La situation tendue exigeait de donner à l'Allemagne une compensation. Par le Traité franco-allemand du 4 novembre 1911, l'Allemagne laissait à la France la liberté d'action au Maroc en échange d'une partie du Congo. Une fois écarté l'obstacle allemand, la France avait la voie libre pour imposer sa volonté au nouveau Sultan Moulay Hafid. Celui-ci, qui s'était soulevé contre son frère précisément pour défendre l'indépendance et l'intégrité de l'Empire chérifien, finira, endetté par le nouvel emprunt de 1910, par succomber à son principal créancier. La France l'obligera à signer le Traité du Protectorat le 30 mars 1912. L'Acte d'algésiras, d'éphémère existence, est alors bel et bien enterré. Ce n'était déjà plus qu'un chiffon de papier.


Notes

Pour les détails, les plus diverse, de la Conférence, voir le document, avec une abondante information, "Chronique de la Conférence", MEE, TR XX/68, Caisse 334.
xii Les Ministres d'affaires Extérieures et des Finances du Maroc, Abdelkrim ben Souleymane et Mohamed ben Abdelkrim Tazi, respectivement, qui négocièrent le 12 juin à Fès avec la Banque de Paris et des Pays Bas un emprunt d'une valeur de 62.500.000 francs, à 5%, amortissable en 35 ans et garanti par le produit des droits de douane portuaires.
xiii Selon cette réforme fiscale, inspirée par les puissances européennes, l'impôt coranique disparaissait comme tel et était englobé en un impôt unique, auquel étaient assujettis en toute égalité les sujets étrangers et protégés et les marocains sans exception.
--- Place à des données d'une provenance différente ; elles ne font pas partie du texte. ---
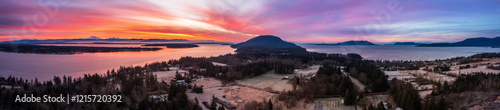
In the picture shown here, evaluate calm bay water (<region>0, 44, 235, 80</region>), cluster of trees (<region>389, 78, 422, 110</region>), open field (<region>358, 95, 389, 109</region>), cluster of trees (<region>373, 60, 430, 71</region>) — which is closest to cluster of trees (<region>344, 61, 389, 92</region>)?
open field (<region>358, 95, 389, 109</region>)

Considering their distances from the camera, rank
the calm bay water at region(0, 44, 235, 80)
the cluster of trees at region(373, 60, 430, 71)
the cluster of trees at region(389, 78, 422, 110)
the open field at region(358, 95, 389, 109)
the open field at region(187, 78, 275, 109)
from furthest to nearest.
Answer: the cluster of trees at region(373, 60, 430, 71) → the calm bay water at region(0, 44, 235, 80) → the open field at region(187, 78, 275, 109) → the open field at region(358, 95, 389, 109) → the cluster of trees at region(389, 78, 422, 110)

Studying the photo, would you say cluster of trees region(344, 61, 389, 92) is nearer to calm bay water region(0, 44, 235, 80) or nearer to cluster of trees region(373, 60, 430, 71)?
cluster of trees region(373, 60, 430, 71)

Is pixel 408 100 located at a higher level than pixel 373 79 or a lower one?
higher

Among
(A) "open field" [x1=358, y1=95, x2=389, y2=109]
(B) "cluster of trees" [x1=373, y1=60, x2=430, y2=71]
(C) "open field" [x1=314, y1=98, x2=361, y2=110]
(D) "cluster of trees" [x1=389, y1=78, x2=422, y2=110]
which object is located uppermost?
(D) "cluster of trees" [x1=389, y1=78, x2=422, y2=110]

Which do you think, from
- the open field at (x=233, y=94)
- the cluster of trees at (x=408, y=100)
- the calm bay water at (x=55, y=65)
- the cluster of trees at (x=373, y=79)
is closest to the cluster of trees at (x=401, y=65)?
the cluster of trees at (x=373, y=79)

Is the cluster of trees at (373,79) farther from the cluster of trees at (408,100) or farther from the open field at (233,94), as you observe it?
the open field at (233,94)

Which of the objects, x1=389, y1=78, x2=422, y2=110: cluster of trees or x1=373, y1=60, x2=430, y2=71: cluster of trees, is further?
x1=373, y1=60, x2=430, y2=71: cluster of trees

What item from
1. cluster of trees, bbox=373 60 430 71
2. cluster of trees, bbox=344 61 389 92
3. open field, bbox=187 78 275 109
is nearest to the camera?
open field, bbox=187 78 275 109

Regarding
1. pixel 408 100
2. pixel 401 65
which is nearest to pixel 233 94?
pixel 408 100

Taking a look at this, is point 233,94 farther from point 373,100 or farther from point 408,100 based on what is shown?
point 408,100

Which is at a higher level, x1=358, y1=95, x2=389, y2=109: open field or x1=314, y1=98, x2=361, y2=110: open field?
x1=358, y1=95, x2=389, y2=109: open field

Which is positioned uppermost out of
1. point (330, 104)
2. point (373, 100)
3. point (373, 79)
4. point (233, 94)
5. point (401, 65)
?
point (373, 79)
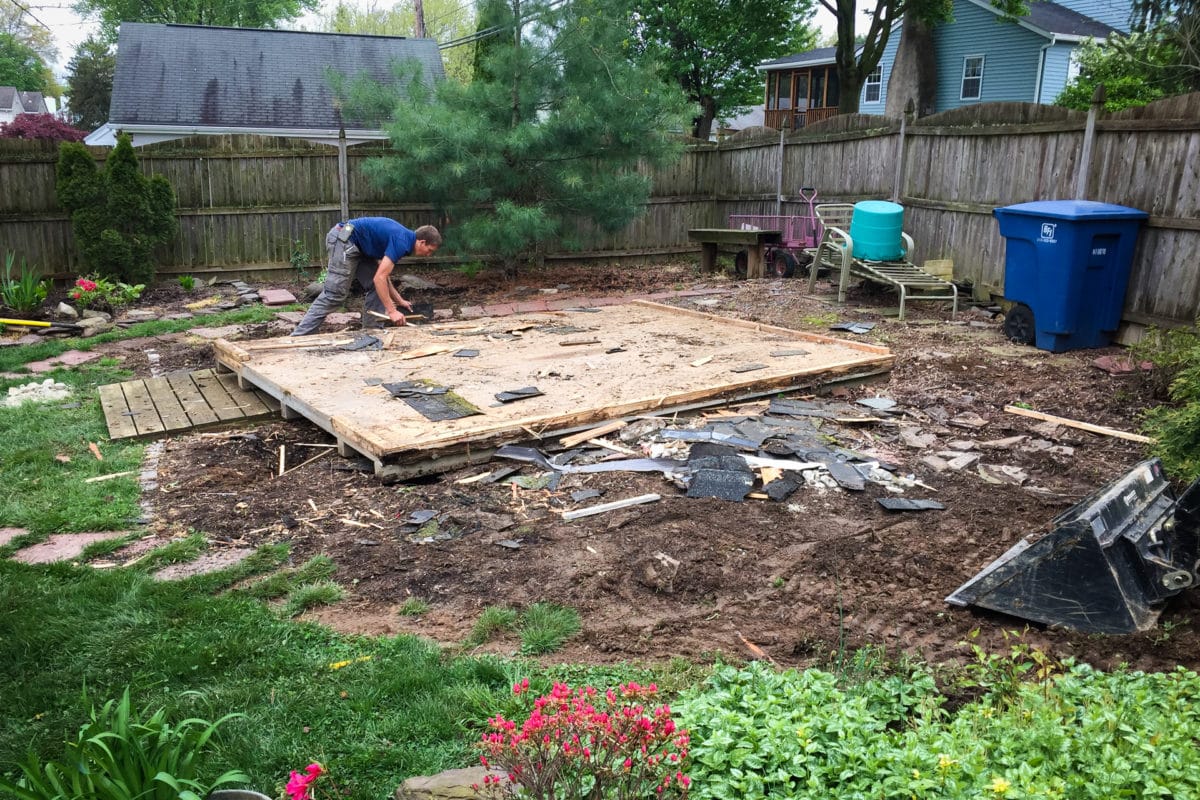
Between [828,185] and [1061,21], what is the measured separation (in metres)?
15.0

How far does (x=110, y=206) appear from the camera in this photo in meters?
11.7

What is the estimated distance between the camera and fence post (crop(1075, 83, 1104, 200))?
28.5ft

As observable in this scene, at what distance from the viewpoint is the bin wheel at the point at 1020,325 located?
8.51 meters

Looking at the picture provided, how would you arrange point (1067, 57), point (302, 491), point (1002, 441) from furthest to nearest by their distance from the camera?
1. point (1067, 57)
2. point (1002, 441)
3. point (302, 491)

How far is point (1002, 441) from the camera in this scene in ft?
19.0

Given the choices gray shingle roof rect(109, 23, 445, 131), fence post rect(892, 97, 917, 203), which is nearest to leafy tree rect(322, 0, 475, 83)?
gray shingle roof rect(109, 23, 445, 131)

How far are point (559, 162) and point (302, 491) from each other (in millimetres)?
8511

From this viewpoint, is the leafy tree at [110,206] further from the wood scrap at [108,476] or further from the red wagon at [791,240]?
the red wagon at [791,240]

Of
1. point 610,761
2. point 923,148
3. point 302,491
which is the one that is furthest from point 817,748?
point 923,148

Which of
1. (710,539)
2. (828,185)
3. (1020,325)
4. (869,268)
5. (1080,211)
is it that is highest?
(828,185)

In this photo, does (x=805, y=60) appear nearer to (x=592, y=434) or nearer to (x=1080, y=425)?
(x=1080, y=425)

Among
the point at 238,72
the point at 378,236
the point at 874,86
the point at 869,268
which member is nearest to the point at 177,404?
the point at 378,236

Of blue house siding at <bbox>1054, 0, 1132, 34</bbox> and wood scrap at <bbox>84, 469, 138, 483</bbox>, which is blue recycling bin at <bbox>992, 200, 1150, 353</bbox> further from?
blue house siding at <bbox>1054, 0, 1132, 34</bbox>

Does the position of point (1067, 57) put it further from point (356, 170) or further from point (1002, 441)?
point (1002, 441)
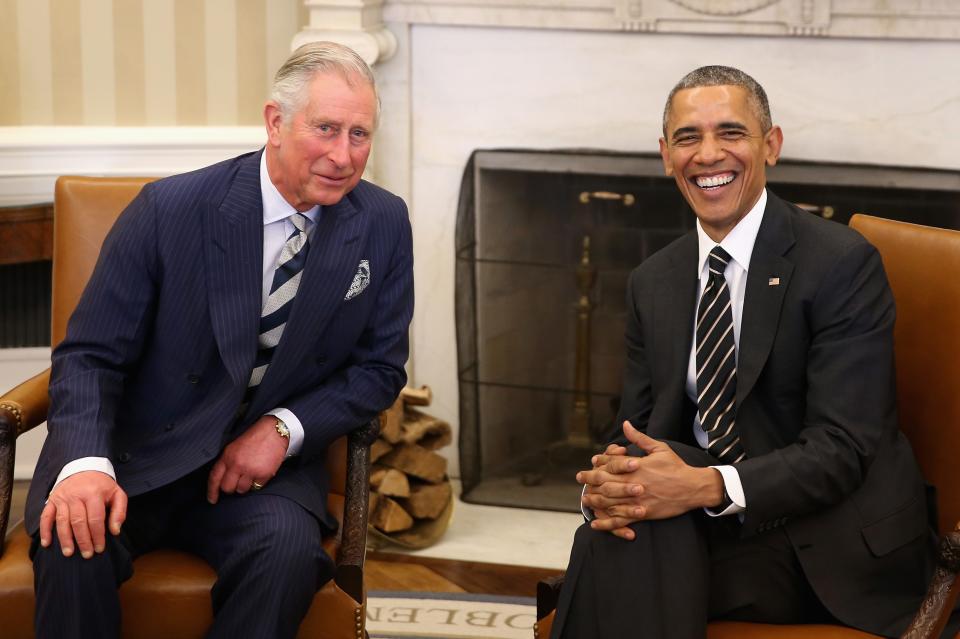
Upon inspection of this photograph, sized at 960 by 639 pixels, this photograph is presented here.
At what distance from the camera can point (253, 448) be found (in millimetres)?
2164

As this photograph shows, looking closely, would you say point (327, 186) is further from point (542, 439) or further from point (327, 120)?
point (542, 439)

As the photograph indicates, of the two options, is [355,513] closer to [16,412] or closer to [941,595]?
[16,412]

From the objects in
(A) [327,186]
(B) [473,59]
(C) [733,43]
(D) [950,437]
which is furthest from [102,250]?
(C) [733,43]

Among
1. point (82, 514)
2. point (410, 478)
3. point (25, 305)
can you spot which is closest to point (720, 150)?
point (82, 514)

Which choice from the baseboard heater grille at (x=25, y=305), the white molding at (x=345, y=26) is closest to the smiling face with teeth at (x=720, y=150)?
the white molding at (x=345, y=26)

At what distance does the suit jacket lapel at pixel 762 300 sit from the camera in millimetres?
2049

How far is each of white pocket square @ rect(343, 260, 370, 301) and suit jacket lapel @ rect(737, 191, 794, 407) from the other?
68 centimetres

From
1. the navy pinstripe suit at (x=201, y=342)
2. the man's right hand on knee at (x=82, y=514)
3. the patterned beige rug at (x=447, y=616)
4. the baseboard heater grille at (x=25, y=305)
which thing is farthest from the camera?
the baseboard heater grille at (x=25, y=305)

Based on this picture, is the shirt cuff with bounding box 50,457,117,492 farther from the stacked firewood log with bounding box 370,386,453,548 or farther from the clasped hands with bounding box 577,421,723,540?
the stacked firewood log with bounding box 370,386,453,548

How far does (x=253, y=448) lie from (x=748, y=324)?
85cm

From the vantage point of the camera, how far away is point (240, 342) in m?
2.19

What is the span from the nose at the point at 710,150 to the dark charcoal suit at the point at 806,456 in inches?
5.2

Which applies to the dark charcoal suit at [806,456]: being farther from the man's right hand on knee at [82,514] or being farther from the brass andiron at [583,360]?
the brass andiron at [583,360]

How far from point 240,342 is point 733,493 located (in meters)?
0.87
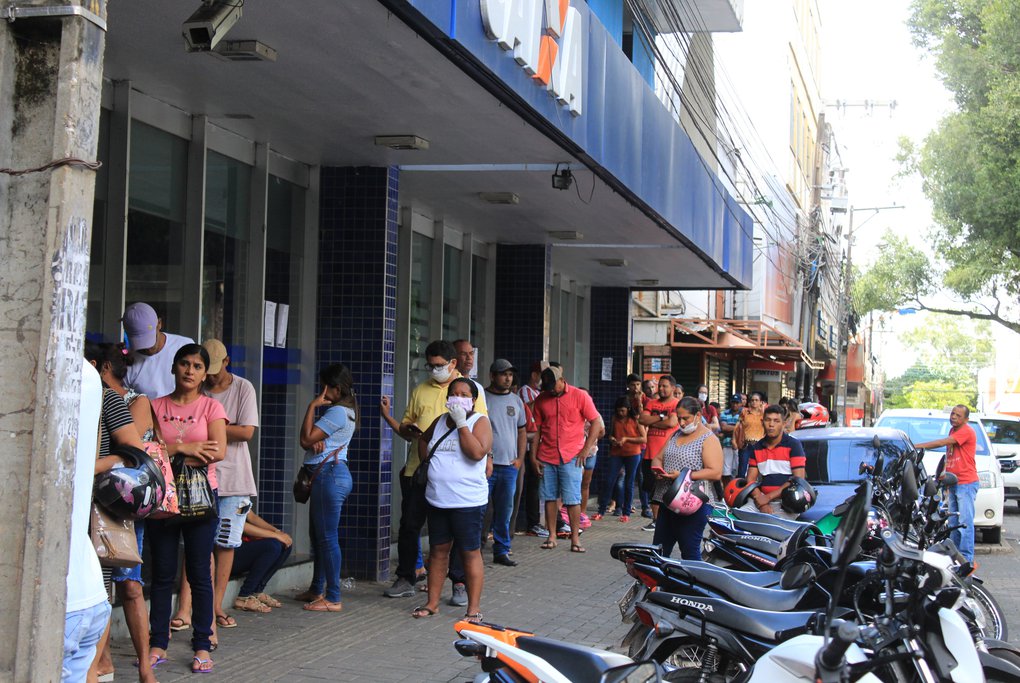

Le terme tertîb signifie en arabe "règlement", l'impôt ayant pris le nom du texte destiné à sa promulgation.
xiv Moulay Hafid avait déjà été proclamé Sultan à Marrakech le 16 août 1907, et en 1908 faisait son entrée triomphale le 16 mai à Meknes, et le 7 juin à Fès, où eut lieu sa consécration définitive comme Sultan. Les puissances occidentales ne le reconnaitront que le 5 janvier 1909.